Document passage:
___
Greg,
> Your max_connections concern is one fact that haunts the idea of just
> giving out some sample configs for people. Lance's tool asks outright the
> expectation for max_connections which I think is the right thing to do.
...
> I think people are stuck with actually learning a bit about work_mem
> whether they like it or not, because it's important to make it larger but
> we know going too high will be a problem with lots of connections doing
> sorts.
I find it extremely inconsistent that you want to select "middle-of-the-road"
defaults for some values and ask users detailed questions for other values.
Which are we trying to do, here?
Given an "application type" selection, which is a question which can be
written in easy-to-understand terms, these values can be set at reasonable
defaults. In fact, for most performance tuning clients I had, we never
actually looped back and tested the defaults by monitoring pg_temp, memstat
and the log; performance was acceptable with the approximate values.
> As for turning autovacuum on/off and the stats target, I'd expect useful
> defaults for those would come out of how the current sample is asking
> about read vs. write workloads and expected database size. Those simple
> to understand questions might capture enough of the difference between
> your two types here.
Both of the questions you cite above are unlikely to result in accurate
answers from users, and the read vs. write answer is actually quite useless
except for the extreme cases (e.g. read-only or mostly-write). The deciding
answer in turning autovacuum off is whether or not the user does large bulk
loads / ETL operations, which autovac would interfere with.
The fact that we can't expect an accurate answer on database size (except from
the minority of users who already have a full production DB) will be a
chronic stumbling block for any conf tool we build. Quite a number of
settings want to know this figure: max_fsm_pages, maintenance_work_mem,
max_freeze_age, etc. Question is, would order-of-magnitude answers be likely
to have better results? i.e.:
How large is your database expected to grow?
[] Less than 100MB / thousands of rows
[] 100mb to 1gb / tens to hundreds of thousands of rows
[] 1 gb to 10 gb / millions of rows
[] 10 gb to 100 gb / tens to hundreds of millions of rows
[] 100 gb to 1 TB / billions of rows
[] more than 1 TB / many billions of rows
... users might have better guesses within those rough ranges, and it would
give us enough data to set rough values.
--
Josh Berkus
PostgreSQL @ Sun
San Francisco
___
Available data:
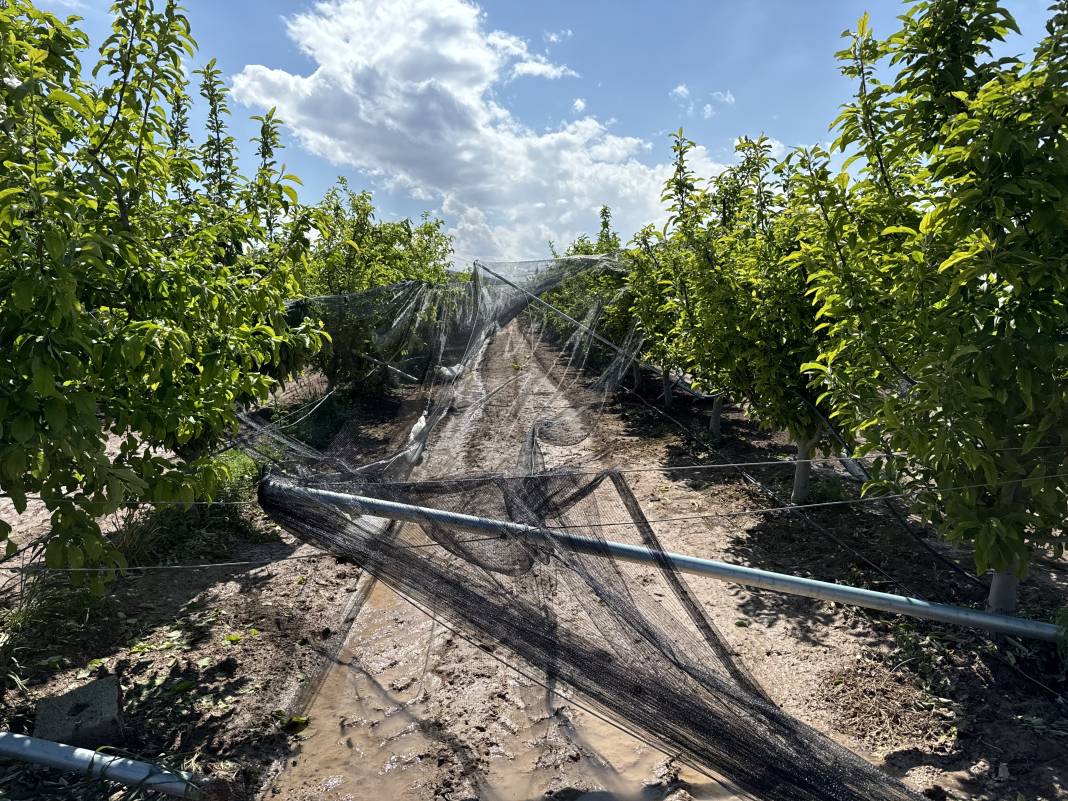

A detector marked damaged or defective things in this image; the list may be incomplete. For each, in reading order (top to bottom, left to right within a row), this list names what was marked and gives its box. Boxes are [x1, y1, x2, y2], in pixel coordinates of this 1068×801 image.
___
Given request 1: Transcribe everything in the PostgreSQL configuration post from "The fact that" down to "expected to grow?".
Given request 2: List every answer choice offered under the database size question in the PostgreSQL configuration post.
Given request 3: According to the PostgreSQL configuration post, what is the deciding answer in turning autovacuum off?

Correct response 1:
The fact that we can't expect an accurate answer on database size (except from
the minority of users who already have a full production DB) will be a
chronic stumbling block for any conf tool we build. Quite a number of
settings want to know this figure: max_fsm_pages, maintenance_work_mem,
max_freeze_age, etc. Question is, would order-of-magnitude answers be likely
to have better results? i.e.:
How large is your database expected to grow?

Correct response 2:
- Less than 100MB / thousands of rows
- 100mb to 1gb / tens to hundreds of thousands of rows
- 1 gb to 10 gb / millions of rows
- 10 gb to 100 gb / tens to hundreds of millions of rows
- 100 gb to 1 TB / billions of rows
- more than 1 TB / many billions of rows

Correct response 3: Whether or not the user does large bulk loads / ETL operations, which autovac would interfere with.